I use ScikitLearn DecisionTree.jl to create a random forest model for the binary classification problem of one of the RDatasets datasets (see the bottom of the DecisionTree.jl main page, which I mean by ScikitLearn). I also use the MLBase package to evaluate the model.
I built a random forest model of my data and would like to create an ROC curve for this model. Reading the documentation, I understand that the ROC curve is theoretical. I just can't figure out how to create it for a particular model.
From the Wikipedia page, the last part of the first sentence that I highlighted in bold italics is the one that causes my confusion: “In statistics, the receiver performance (ROC) or ROC curve is a graph that illustrates the performance of the binary classifier system because the threshold her discrimination is changing . " Throughout the article, the threshold value is greater, but it still confuses me on binary classification issues. What is the threshold value and how to change it?
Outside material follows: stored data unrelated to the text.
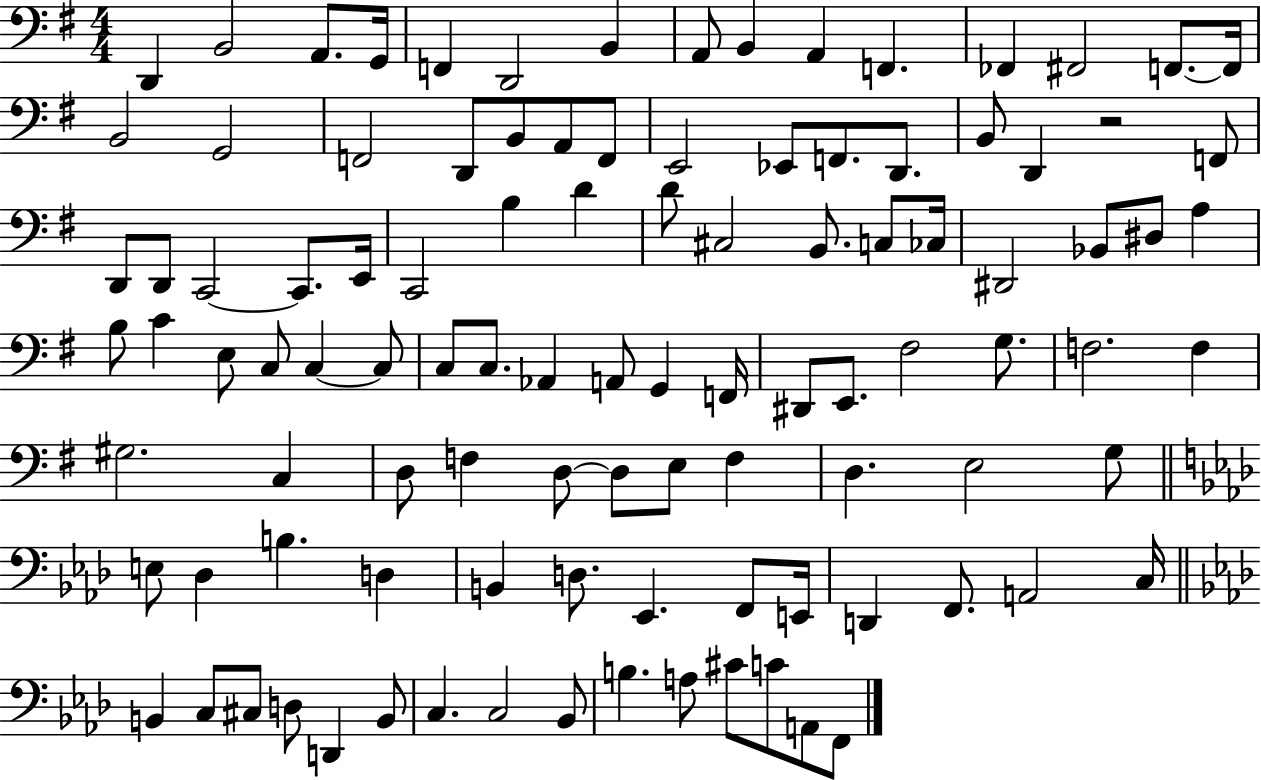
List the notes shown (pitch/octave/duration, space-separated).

D2/q B2/h A2/e. G2/s F2/q D2/h B2/q A2/e B2/q A2/q F2/q. FES2/q F#2/h F2/e. F2/s B2/h G2/h F2/h D2/e B2/e A2/e F2/e E2/h Eb2/e F2/e. D2/e. B2/e D2/q R/h F2/e D2/e D2/e C2/h C2/e. E2/s C2/h B3/q D4/q D4/e C#3/h B2/e. C3/e CES3/s D#2/h Bb2/e D#3/e A3/q B3/e C4/q E3/e C3/e C3/q C3/e C3/e C3/e. Ab2/q A2/e G2/q F2/s D#2/e E2/e. F#3/h G3/e. F3/h. F3/q G#3/h. C3/q D3/e F3/q D3/e D3/e E3/e F3/q D3/q. E3/h G3/e E3/e Db3/q B3/q. D3/q B2/q D3/e. Eb2/q. F2/e E2/s D2/q F2/e. A2/h C3/s B2/q C3/e C#3/e D3/e D2/q B2/e C3/q. C3/h Bb2/e B3/q. A3/e C#4/e C4/e A2/e F2/e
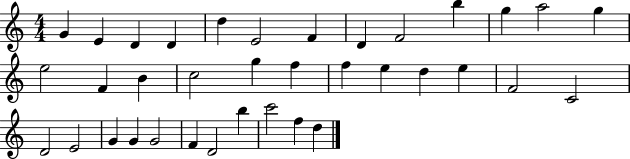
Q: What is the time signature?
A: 4/4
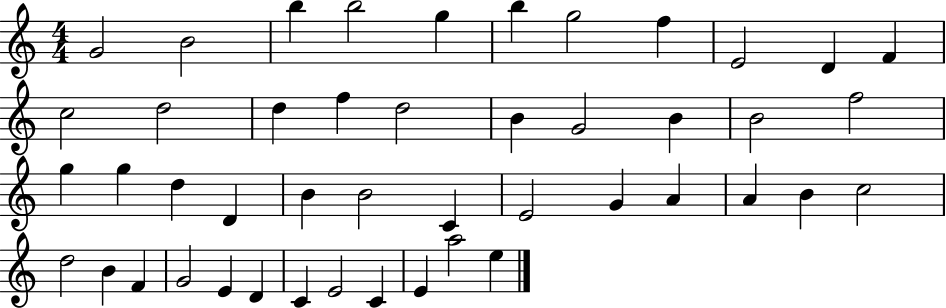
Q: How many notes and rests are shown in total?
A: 46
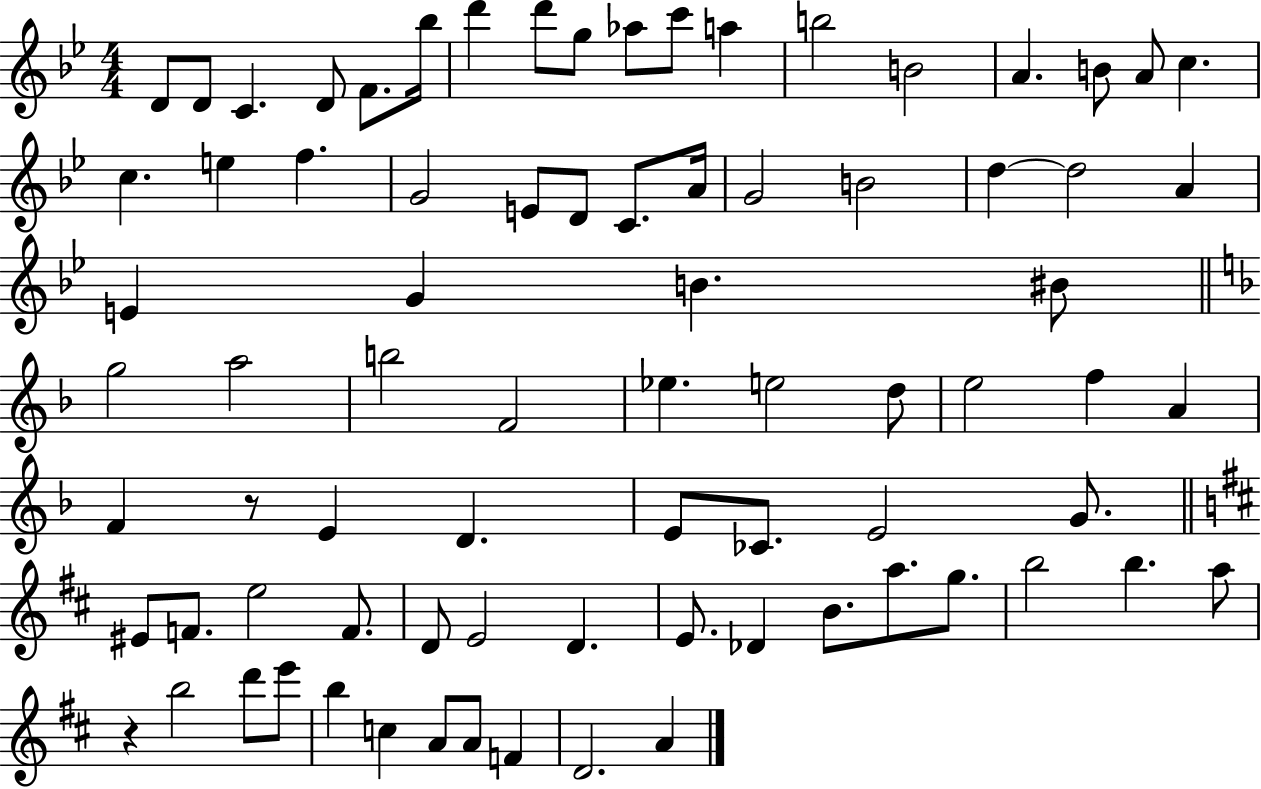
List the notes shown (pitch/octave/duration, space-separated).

D4/e D4/e C4/q. D4/e F4/e. Bb5/s D6/q D6/e G5/e Ab5/e C6/e A5/q B5/h B4/h A4/q. B4/e A4/e C5/q. C5/q. E5/q F5/q. G4/h E4/e D4/e C4/e. A4/s G4/h B4/h D5/q D5/h A4/q E4/q G4/q B4/q. BIS4/e G5/h A5/h B5/h F4/h Eb5/q. E5/h D5/e E5/h F5/q A4/q F4/q R/e E4/q D4/q. E4/e CES4/e. E4/h G4/e. EIS4/e F4/e. E5/h F4/e. D4/e E4/h D4/q. E4/e. Db4/q B4/e. A5/e. G5/e. B5/h B5/q. A5/e R/q B5/h D6/e E6/e B5/q C5/q A4/e A4/e F4/q D4/h. A4/q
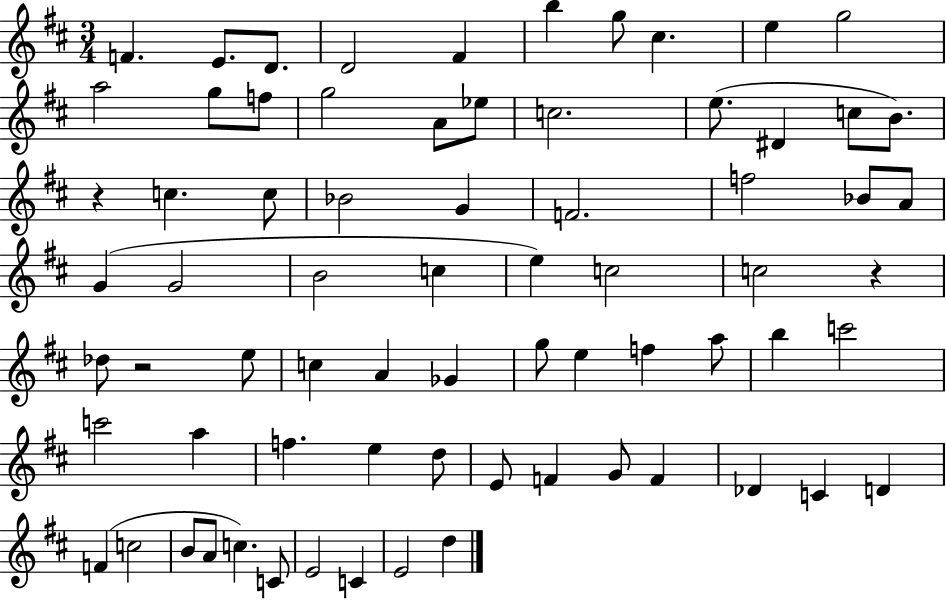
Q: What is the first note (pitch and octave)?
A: F4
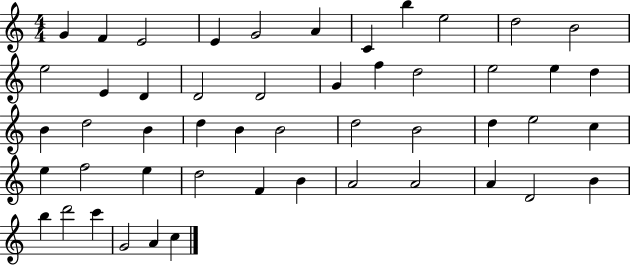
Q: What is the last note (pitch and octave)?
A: C5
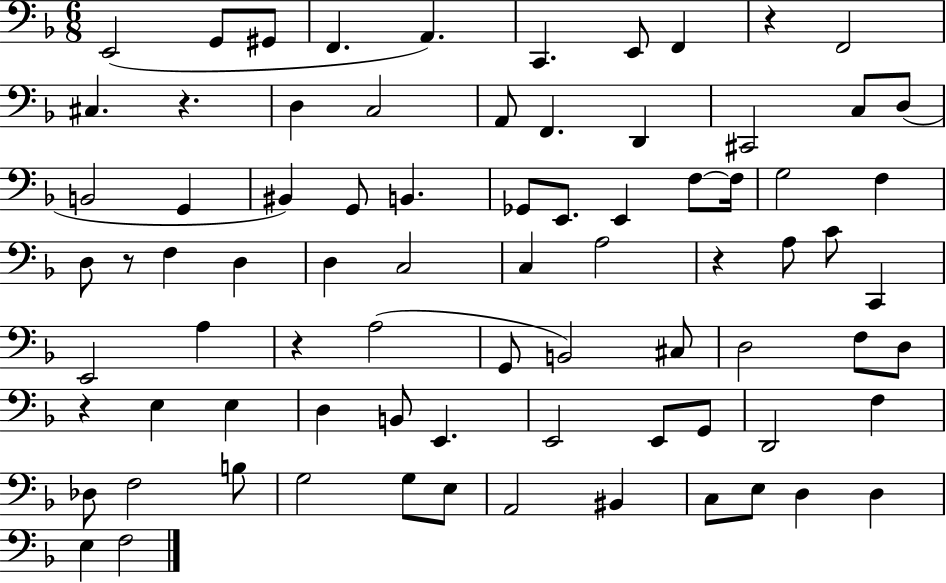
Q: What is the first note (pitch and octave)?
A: E2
In addition, the MLBase documentation for ROC curves says: "Compute an ROC instance or ROC curve (vector of ROC instances), based on the estimated data and the threshold value." But does not mention this threshold anywhere else.
Sample code for my project is given below. Basically, I want to create a ROC curve for a random forest, but I'm not sure how to do it or if it even works.
using DecisionTree
using RDatasets
using MLBase
quakes_data = dataset("datasets", "quakes");
quakes_data[:MagGT5] = convert(Array{Int32,1}, quakes_data[:Mag] .> 5.0)
features = convert(Array, quakes_data[:, [1:3;5]]);
labels = convert(Array, quakes_data[:, 6]);
labels[labels.==0] = 2
r_f_model = RandomForestClassifier(nsubfeatures = 3, ntrees = 50, partialsampling=0.7, maxdepth = 4)
DecisionTree.fit!(r_f_model, features, labels)
r_f_prediction = convert(Array{Int64,1}, DecisionTree.predict(r_f_model, features))
TrainingROC = roc(labels, r_f_prediction)
I also read this question and did not find it useful.